Li’s work has been featured in numerous solo and group exhibitions, including internationally at Centro Incontri Umani Ascona (Switzerland), ISA Gallery (Italy), Enterprise Gallery (Ireland), and Museum of Rochefort-en-Terre (France); in New York City at Lohin Geduld Gallery, Elizabeth Harris Gallery, Tibor de Nagy Gallery, Lori Bookstein Fine Art, The National Academy Museum, and the American Academy of Arts and Letters.

This is her #artinthetimeofcorona story.

ying li

How was New York City affected by the COVID-19 virus? How have you been affected personally?

I am a painter and a professor in Fine Arts at Haverford College, outside Philadelphia. I live and work both in New York City and at Haverford. I have always enjoyed the contrast between the vibration of the big city and the tranquility and beautiful arboretum campus at Haverford. They inspire me in very different ways and keep my senses fresh and alert.

Since the pandemic began I have been staying in our apartment on campus. I have been painting consistently outside on campus and in my studio in the house. I am essentially a landscape painter and I feel very lucky to have the space and nature around me, to be able to live inside of my motifs. My heart is with New York, the most diverse and complex city in the world, the city of artists. I keep in close contact with my friends, most of whom are artists. My thoughts are with them, my mood swings depending on how they are doing.

Do you have a daily routine that keeps you grounded these days? 

My life is grounded in painting. I am a painter, I paint, that is what I do. But there is a difference these days- since I teach full time at the college, I’m always multi-tasking during the academic year. I also travel to paint, do artist residencies, and teach workshops during the summers in normal times. But my scheduled travels and workshops are all cancelled or postponed through this year due to the COVID-19 pandemic. So, the lockdown has provided me, willingly or not, an uninterrupted period to work on a body of paintings, which intensely reflects my feelings and thoughts on the current time.

I usually play 45 minutes of ping pong with my boyfriend in the morning before starting painting. He is a jazz musician and has his routine of practice. I love hearing him practice, it gives me a sense of continuity and inner peace.

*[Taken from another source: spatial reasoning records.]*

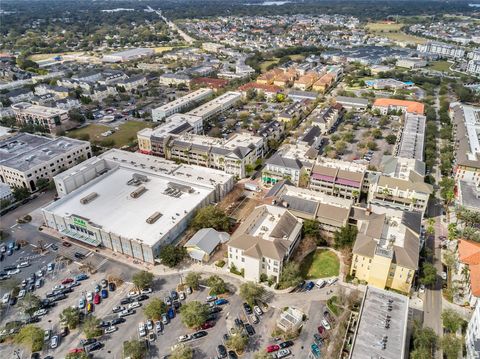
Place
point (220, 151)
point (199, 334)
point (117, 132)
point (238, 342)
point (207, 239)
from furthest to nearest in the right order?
point (117, 132), point (220, 151), point (207, 239), point (199, 334), point (238, 342)

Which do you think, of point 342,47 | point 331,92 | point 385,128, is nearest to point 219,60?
point 331,92

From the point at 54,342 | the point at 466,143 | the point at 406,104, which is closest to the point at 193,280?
the point at 54,342

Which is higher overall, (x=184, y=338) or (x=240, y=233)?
(x=240, y=233)

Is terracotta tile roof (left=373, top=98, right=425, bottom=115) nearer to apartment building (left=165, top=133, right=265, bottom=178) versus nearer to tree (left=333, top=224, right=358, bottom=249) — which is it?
apartment building (left=165, top=133, right=265, bottom=178)

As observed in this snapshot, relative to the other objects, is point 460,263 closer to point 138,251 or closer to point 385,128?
point 138,251

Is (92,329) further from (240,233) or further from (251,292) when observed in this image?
(240,233)

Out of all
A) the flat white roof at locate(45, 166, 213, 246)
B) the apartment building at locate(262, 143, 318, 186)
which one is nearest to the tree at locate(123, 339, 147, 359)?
the flat white roof at locate(45, 166, 213, 246)

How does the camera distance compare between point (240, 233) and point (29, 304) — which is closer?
point (29, 304)

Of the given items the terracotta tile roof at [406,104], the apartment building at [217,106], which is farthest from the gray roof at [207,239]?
the terracotta tile roof at [406,104]
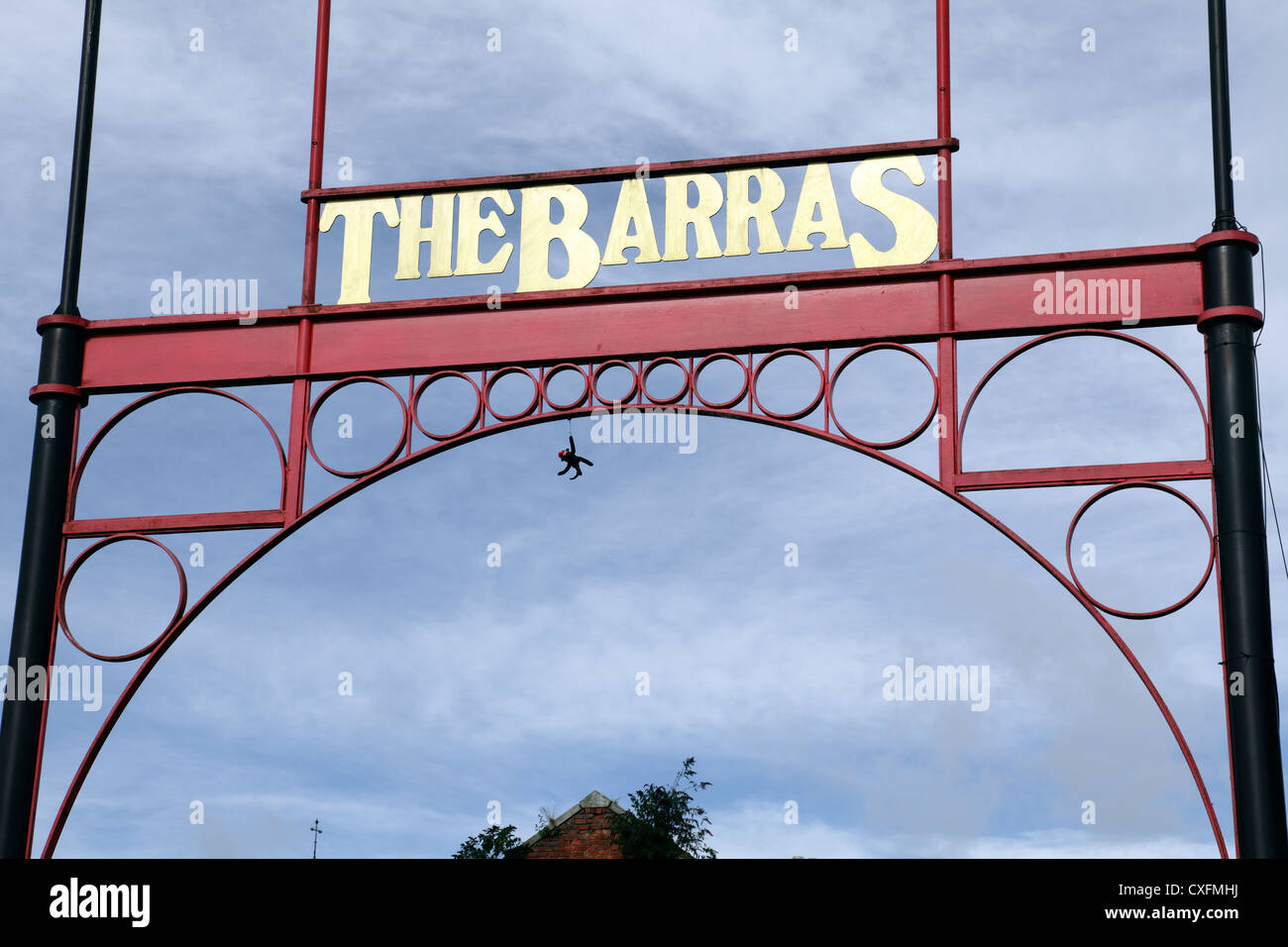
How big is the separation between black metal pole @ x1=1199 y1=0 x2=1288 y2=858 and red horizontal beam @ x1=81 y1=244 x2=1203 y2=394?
0.22m

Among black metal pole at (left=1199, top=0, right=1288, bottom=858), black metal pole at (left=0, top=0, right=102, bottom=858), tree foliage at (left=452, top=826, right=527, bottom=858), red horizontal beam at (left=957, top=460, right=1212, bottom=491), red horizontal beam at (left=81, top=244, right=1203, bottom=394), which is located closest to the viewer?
black metal pole at (left=1199, top=0, right=1288, bottom=858)

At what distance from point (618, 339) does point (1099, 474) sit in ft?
9.60

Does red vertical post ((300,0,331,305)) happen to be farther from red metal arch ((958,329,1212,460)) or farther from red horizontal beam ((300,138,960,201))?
red metal arch ((958,329,1212,460))

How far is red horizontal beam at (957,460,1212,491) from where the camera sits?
916 cm

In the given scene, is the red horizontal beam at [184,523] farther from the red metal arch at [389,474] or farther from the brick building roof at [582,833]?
the brick building roof at [582,833]

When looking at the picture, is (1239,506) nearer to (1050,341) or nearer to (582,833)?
(1050,341)

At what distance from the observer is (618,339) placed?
10188mm

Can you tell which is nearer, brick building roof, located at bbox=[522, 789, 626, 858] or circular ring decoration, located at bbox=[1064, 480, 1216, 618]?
circular ring decoration, located at bbox=[1064, 480, 1216, 618]

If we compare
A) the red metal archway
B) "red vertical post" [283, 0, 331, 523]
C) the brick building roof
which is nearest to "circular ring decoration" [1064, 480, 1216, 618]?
the red metal archway

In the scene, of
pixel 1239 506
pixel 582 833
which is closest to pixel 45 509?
pixel 1239 506

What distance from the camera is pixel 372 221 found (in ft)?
35.2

I am working and preparing two exhibitions coming up this year. The first one is at the Pamela Salisbury Gallery in Hudson NY, which will run from June 27 through July 28. The paintings in this show are landscapes I painted in different locales in Europe and in the States, most of them are pre COVID-19. Read more in the Hyperallergic review of the exhibition.

The second show will be at Haverford College in September-October where I will show a series of works entirely done during the Pandemic.

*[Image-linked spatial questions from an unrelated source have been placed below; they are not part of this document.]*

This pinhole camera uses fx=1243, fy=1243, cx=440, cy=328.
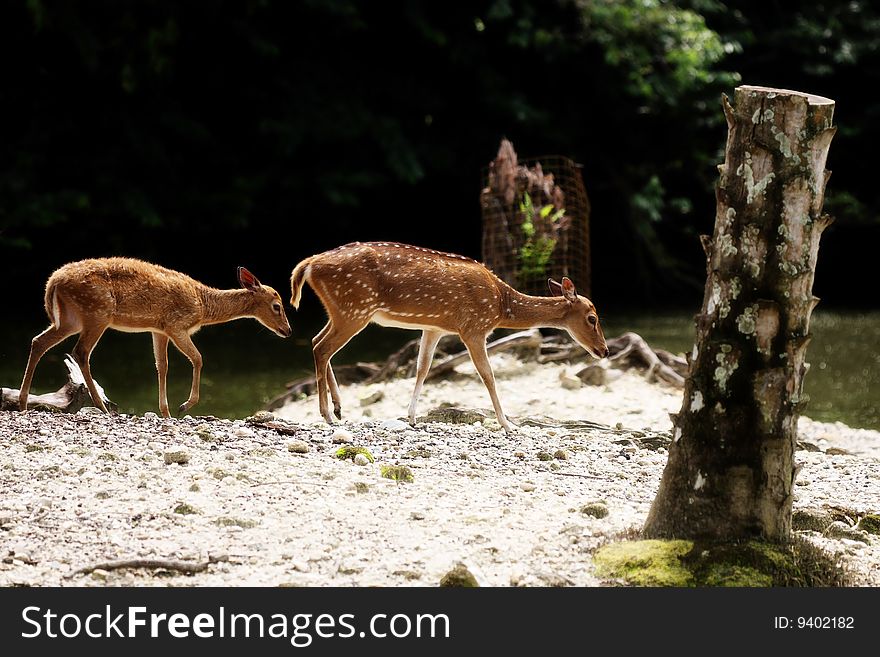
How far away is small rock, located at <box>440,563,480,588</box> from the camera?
4.04m

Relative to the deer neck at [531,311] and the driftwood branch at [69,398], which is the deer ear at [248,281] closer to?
the driftwood branch at [69,398]

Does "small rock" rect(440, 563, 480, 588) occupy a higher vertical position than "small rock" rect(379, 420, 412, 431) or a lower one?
higher

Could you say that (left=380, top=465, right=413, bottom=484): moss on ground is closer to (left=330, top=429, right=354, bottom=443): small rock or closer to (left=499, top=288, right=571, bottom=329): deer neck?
(left=330, top=429, right=354, bottom=443): small rock

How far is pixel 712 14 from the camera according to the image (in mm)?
21594

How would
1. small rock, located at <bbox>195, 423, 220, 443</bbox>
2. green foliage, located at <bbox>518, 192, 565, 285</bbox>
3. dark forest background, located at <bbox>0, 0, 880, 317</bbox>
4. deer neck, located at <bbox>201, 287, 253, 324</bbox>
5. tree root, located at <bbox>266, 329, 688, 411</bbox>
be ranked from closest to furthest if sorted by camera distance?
small rock, located at <bbox>195, 423, 220, 443</bbox>
deer neck, located at <bbox>201, 287, 253, 324</bbox>
tree root, located at <bbox>266, 329, 688, 411</bbox>
green foliage, located at <bbox>518, 192, 565, 285</bbox>
dark forest background, located at <bbox>0, 0, 880, 317</bbox>

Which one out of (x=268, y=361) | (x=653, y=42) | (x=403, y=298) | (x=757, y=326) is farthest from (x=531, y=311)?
(x=653, y=42)

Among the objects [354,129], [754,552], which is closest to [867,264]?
[354,129]

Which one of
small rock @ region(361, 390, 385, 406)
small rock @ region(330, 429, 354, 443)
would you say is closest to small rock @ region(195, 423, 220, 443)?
small rock @ region(330, 429, 354, 443)

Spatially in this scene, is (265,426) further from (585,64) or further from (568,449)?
(585,64)

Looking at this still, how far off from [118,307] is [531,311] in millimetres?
2621

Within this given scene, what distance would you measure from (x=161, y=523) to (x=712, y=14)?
62.0ft

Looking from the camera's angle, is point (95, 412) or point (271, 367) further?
point (271, 367)

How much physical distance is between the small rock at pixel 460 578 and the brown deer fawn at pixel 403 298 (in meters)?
3.16

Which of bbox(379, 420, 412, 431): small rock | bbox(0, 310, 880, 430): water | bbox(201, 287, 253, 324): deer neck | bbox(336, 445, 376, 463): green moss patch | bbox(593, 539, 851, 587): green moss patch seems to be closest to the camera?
bbox(593, 539, 851, 587): green moss patch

Are you reading, cooking, streaming, or doing any activity that is helping you cope?

I am reading Kay Ryan’s selections of essays, “Synthesizing Gravity”, and rereading Joan Didion’s “The Year of Magical Thinking”. We cook a lot, take turns. Artists usually are good cooks and good eaters. We have been watching “Treme”, a TV series about New Orleanians, including a bunch of jazz musicians, trying to rebuild their lives after Hurricane Katrina. Good characters and devastating stories. It makes me feel so sad after seeing people suffer and, at the same time, uplifted as they persevere during both natural and manmade disasters.

With museums and galleries closed are you seeing a shift to the internet for viewing/selling art?  How is this affecting you?

Internet for viewing/selling art is not new, it has been going on for quite a while. I go with the flow. Fortunately, the galleries where I am showing will exhibit on-line, as well. This gives artists exposure, but at the same time the digital images are not the paintings.

Do you see any positive changes for artists in a post pandemic world?

The only unchanged thing in the world is change. There will always be something changing, if not the pandemic it will be something else. Change is always complicated. I try to be grounded, to know where my core is, to see the permanency in the change. (I think painters are good at that). At the same time, I keep my eyes open, and try to look at the world with new appreciation and intensity.